WikiDer > Ellen Burka

Ellen Burka
Ellen Burka
Ellen Burka-Danby (ca. 1990)
Persönliche Informationen
Geburtsdatum11. August1921
GeburtsortAmsterdam
GeburtslandFlagge der Niederlande Die Niederlande
Sterbedatum12. September2016
Ort des TodesToronto
Land des TodesFlagge von Kanada Kanada
Sportliche Informationen
Spezialisierung(en)Eiskunstlauf
Aktive Jahre1930-1950
Portal  Portalsymbol  Eislaufen

Ellen Ruth Burka-Danby (Amsterdam, 11. August1921Toronto, 12. September2016)[1][2] war ein NiederländischEiskunstläufer und kanadisch Eiskunstlauf-Trainer.

Biografie

Danby wurde geboren von jüdisch Eltern, Weinhändler Paul Josef Danby und Rosie Goldstein, die sich in England kennengelernt hatten. Sie begann in ihrer Jugend mit dem Eiskunstlauf und gewann Wettbewerbe, als der Sport in den Niederlanden noch keinen offiziellen nationalen Titel hatte. Zusammen mit ihrer Freundin Elsbeth Bon Meijer, die nur wenige Monate vor ihr verstorben ist, war eine der ersten echten Eiskunstläuferinnen in den Niederlanden[3]. Von dem Veroneser Straße im Süden ging sie auf die Eisbahn im Osten, neben dem Sportfondsenbad. Während der Zweiter Weltkrieg war danby in der KonzentrationslagerWesterbork und Theresienstadt. In Westerbork registrierte sie sich als „Niederländischer Meister im Eiskunstlauf“, obwohl dieser Titel erst 1951 eingeführt wurde. Ihre Eltern und ihre kränkelnde Großmutter (Clara Dambitsch) wurden fast sofort ins Krankenhaus gebracht Sobiborwo sie getötet wurden.[4] Sie hat überlebt, weil Lagerkommandant Albert Konrad Gemmeker interessierte sich für Eiskunstlauf. Sie durfte ihre Schlittschuhe und Schlittschuhklamotten schicken und auf dem zugefrorenen Teich üben.[5] Sie besuchte auch regelmäßig Gemmekers Haus, um Kochtipps zu geben. Gemmekers Freundin sorgte dafür, dass Ellen Danby nicht nach Sobibór, sondern nach Theresienstadt geschickt wurde. Dort traf sie die Tschechisch Künstler Jan Burka. Sie überlebte beide Lager und nahm an einem speziellen Sport- und Unterhaltungsprogramm teil. Auch er überlebte die Lager.

Skating-Trainer

Nach der Befreiung des Lagers gingen Ellen Danby und Jan Burka zu Amsterdam. Dort fing sie wieder an zu skaten, diesmal im Apollo-Halle, wo von den kanadischen Befreiern eine Eisbahn gebaut wurde. 1946 und 1947 gewann sie die inoffizielle niederländische Meisterschaft im Eiskunstlauf. Das Paar hat auch geheiratet.

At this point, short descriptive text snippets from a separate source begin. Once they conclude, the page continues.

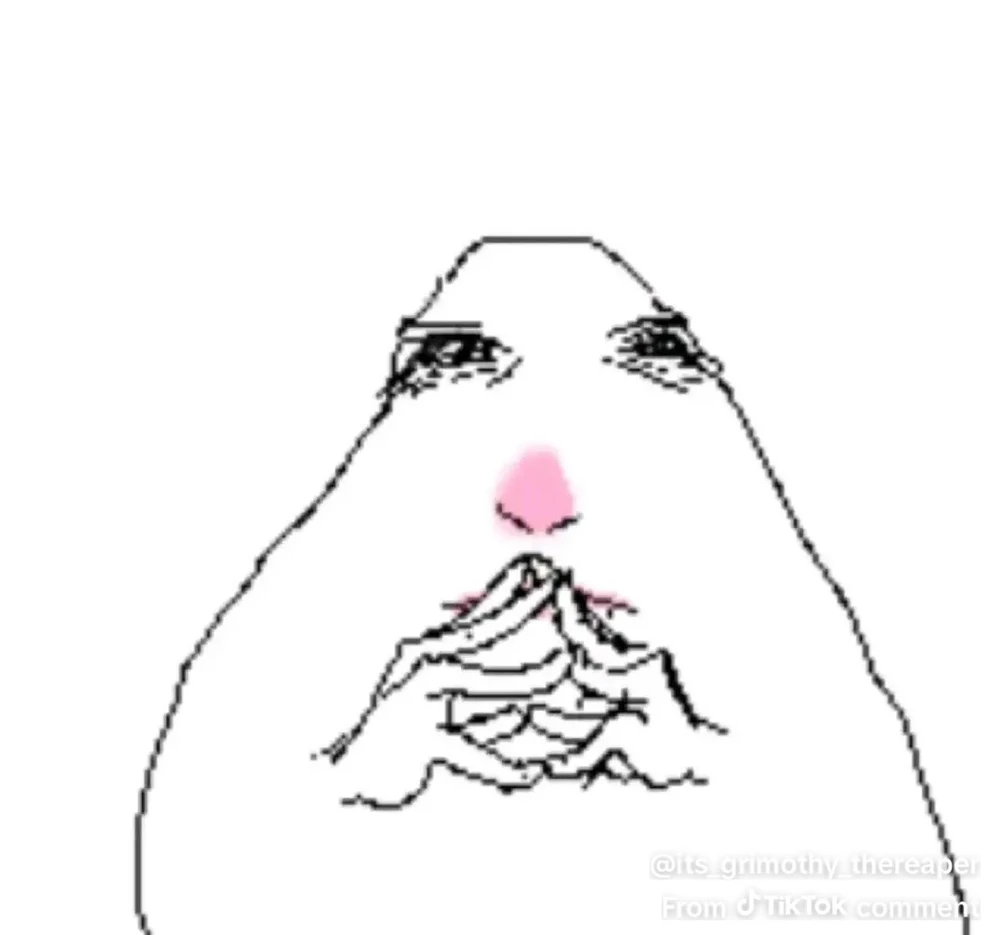 GIF uploaded by Marz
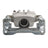 Dynamite Friction 331-13627 Disc Brake Caliper - Rear Left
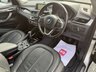 USED 2017 67 BMW X1 2.0 20d xLine SUV 5dr Diesel Manual xDrive Euro 6 (s/s) (190 ps) AWARD-WINNING DEALERSHIP FOR 4YRS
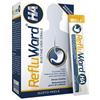 SHEDIR PHARMA SRL UNIPERSONALE REFLUWARD HA 20BUST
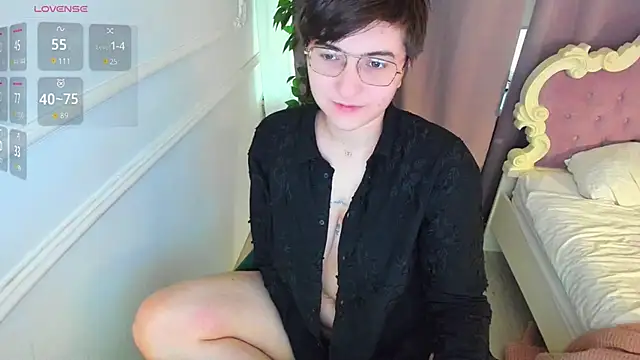 Lily Marlin online show from October 23, 10:25 am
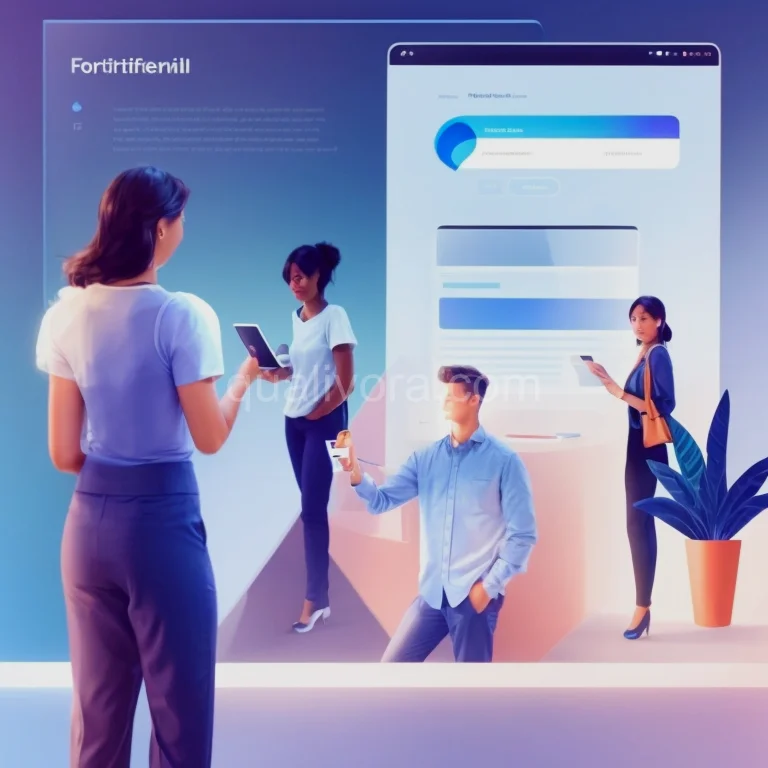 Persönliches Coaching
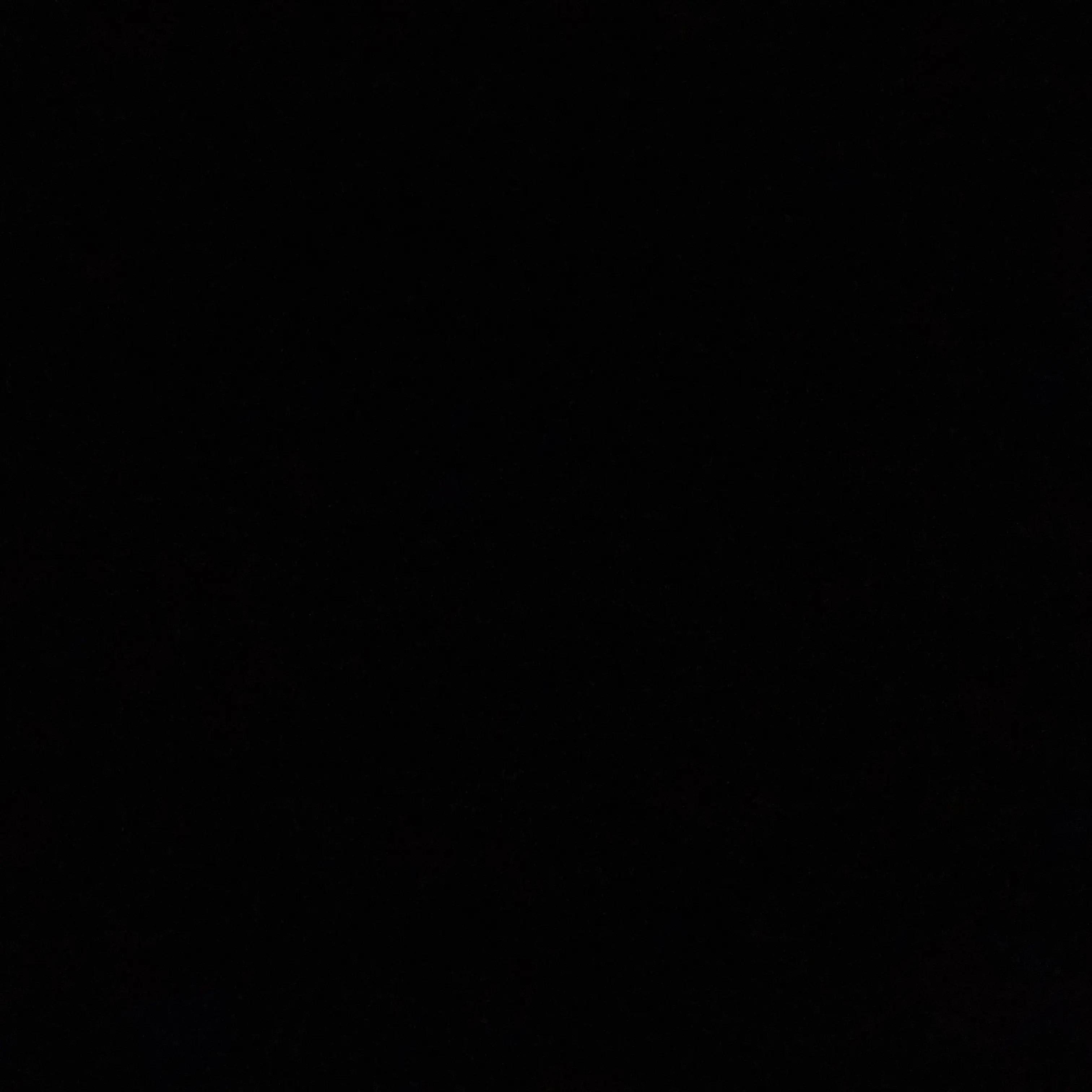 x12._Lee의 ㄱㅇㅎ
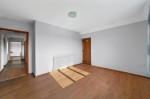 Images for Willisham, Ipswich, Suffolk
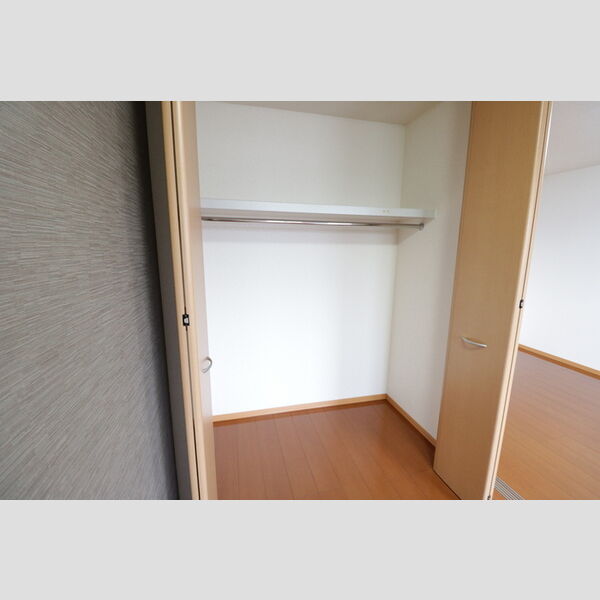 収納 (105・収納)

Wenn der Kalter Krieg ausbrach, Burka wollte auswandern. Sie beantragten Visa für die Vereinigten Staaten und Kanada, und als das Kanada-Visum eintraf, beschlossen sie, Toronto gehen. Sie hatten jetzt zwei Töchter. 1954 verließ Jan Burka jedoch seine Familie. Anschließend arbeitete Ellen als Eiskunstlauftrainerin beim Granite Club in Toronto und trainierte unter anderem ihre älteste Tochter Petra (Bronze Olympische Winterspiele 1964 und Gold Eiskunstlauf-Weltmeisterschaft 1965), Toller Cranston (sechs kanadische Titel und Bronze Olympische Winterspiele 1976), Tracey Wainman und Christopher Bowman. Mit Elvis Stojko (Weltmeister in 1994, 1995 und 1997 und Olympia-Silber in silver 1994 und 1998) Burka war am erfolgreichsten.

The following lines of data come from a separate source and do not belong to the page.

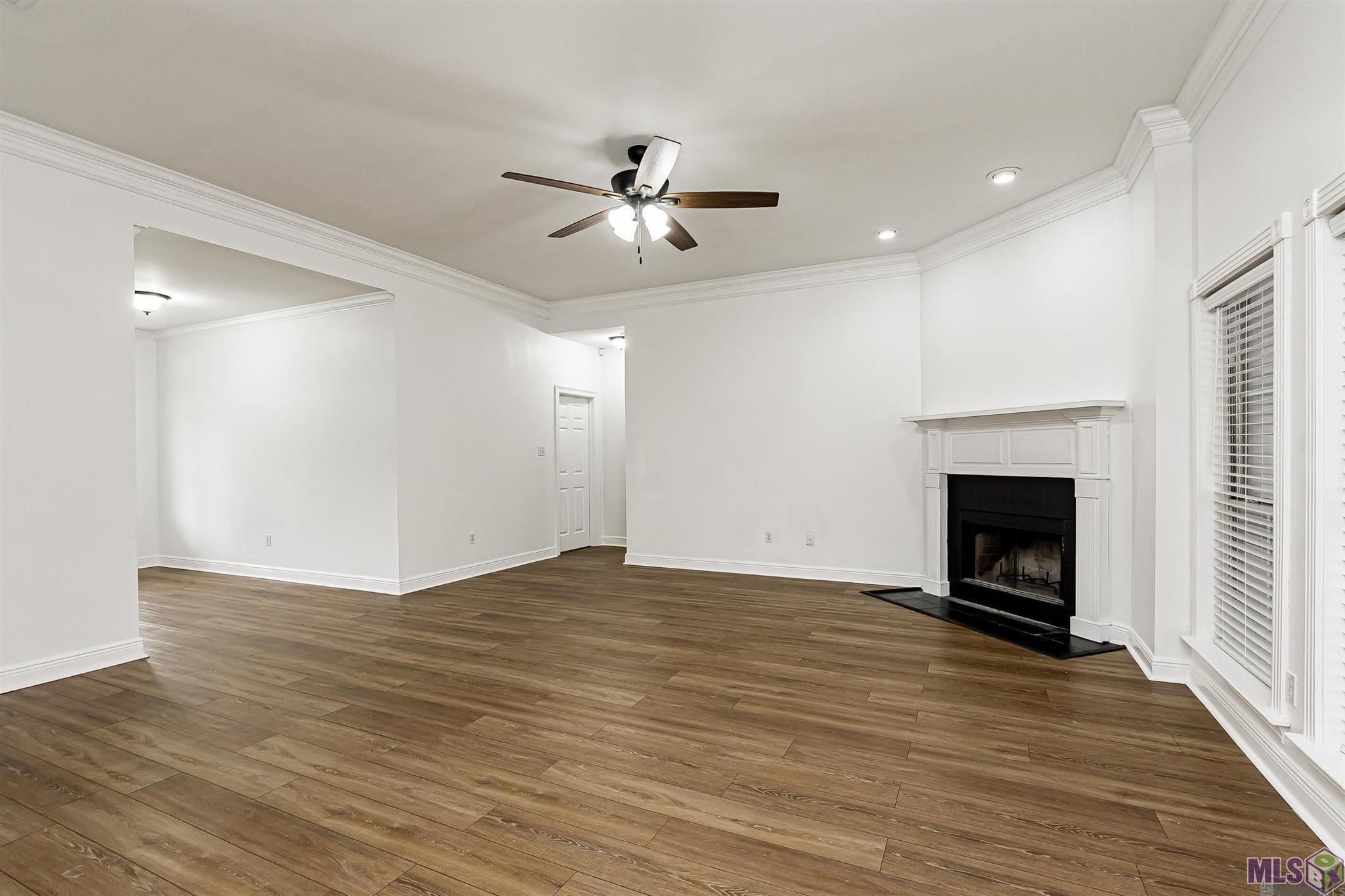 42168 Stone Ridge Avenue Prairieville, LA 70769 - Photo 6 of 19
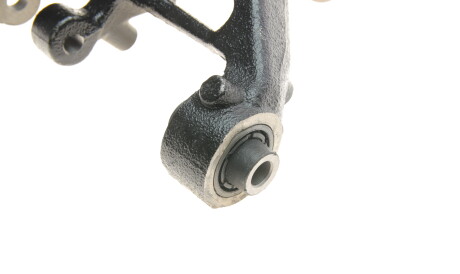 Фото 2 - Поворотний кулак TRUCKTEC 07.31.297 (0731297)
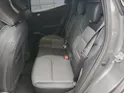Mitsubishi Colt 1.6 HEV Intense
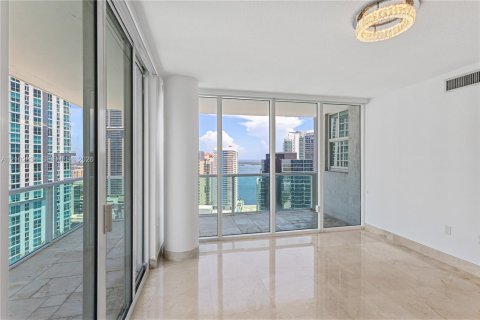 Copropriété à vendre à Miami, Floride: 3 chambres, 144.09 m2 № 2409414 - photo 30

Sie wurde 1978 mit dem Orden von Kanada und 1996 enthalten in included Kanadas Sports Hall of Fame. Ihre andere Tochter, Astra, machte die DokumentarfilmSkaten, um zu überleben.[6][7]

Im Januar 2015 kehrte Ellen Burka im Alter von 93 Jahren für kurze Zeit in die Niederlande zurück. Mit Leuten aus dem Programm Andere Zeiten Sport Sie besuchte Camp Westerbork und bekam von der KNSB auf der Jaap Edenbaan die Auszeichnung Zeichen der Anerkennung[8].

Sie starb schließlich im Alter von 95 Jahren. Burka war zu Lebzeiten als Trainerin bei 26 Weltmeisterschaften und 7 Winterspielen erfolgreich successful[9].